Houjun Liu

bootstrap

bootstrap allows you to know distribution statistics, calculate p-value, etc, with NO statistical testing like t test, etc.

Big idea: treat your sample space as your population, and sample from it to obtain an estimate of the properties of the sample distribution.

\begin{equation} D \approx \hat{D} \end{equation}

so, to calculate the distribution of any given statistic via a sample:

  1. estimate the PMF using sample
  2. my_statistic_dist = [] (like sample mean, sample variance, etc.)
  3. for i in (N >> 10000)
    1. take a subsample of len(sample) samples from PMFu
    2. my_statistic_dist.append(my_statistic=(=subsample)) (recall it has to be a sampling statistic (like N-1 for sample variance)
  4. how you have a distribution of my_statistic

We know that taking mean and var re drawn as a statistic of the same random variable, \(N\) times. So, central limit theorem holds. Therefore, these are normal and you can deal with them.

In terms of step 3.1, the subsample of len sample can be given by:

np.random.choice(sample_pop, len(sample_pop), replace=True)

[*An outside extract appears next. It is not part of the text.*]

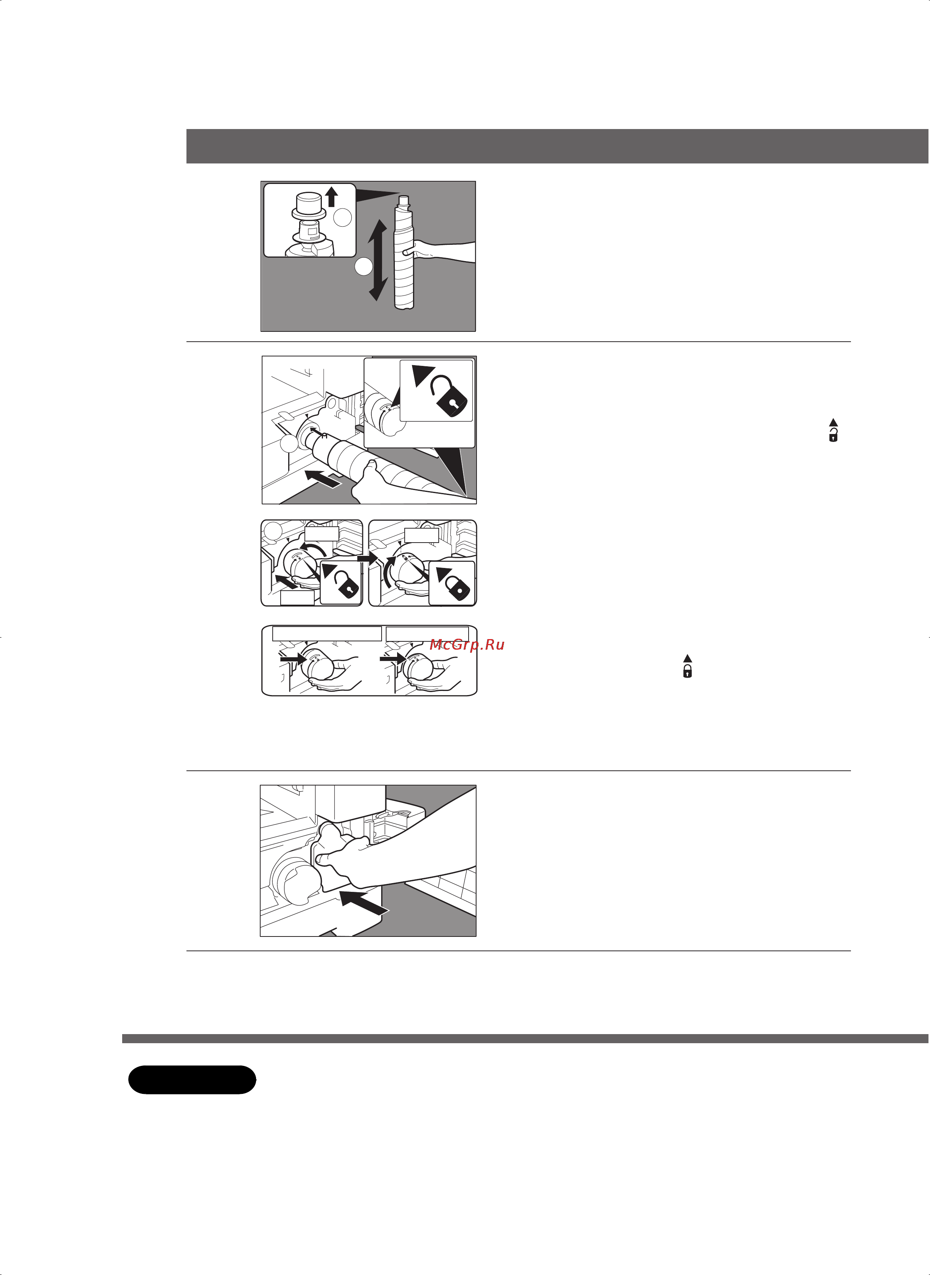 McGrp.Ru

because we essentilaly want to draw from a weighted distribution of your input sample, WITH REPLACEMENT (otherwise it’d be the same exact set of data instead of a sample from it).

p-value from bootstrap

p-value is defined as “probability of having an difference in sample means (called Effecient Frontier) greater than that observed in samples of the null hypothesis, that the two sames came from the same distribution”.

so:

\begin{equation} P(|\mu_{1} - \mu_{2}|>x | \text{null}\)) \end{equation}

We can simply calculate an effect size distribution via the bootstrapping on the combined population of both distributions, to see what the probability above is where \(x\) is the actual effect size we got.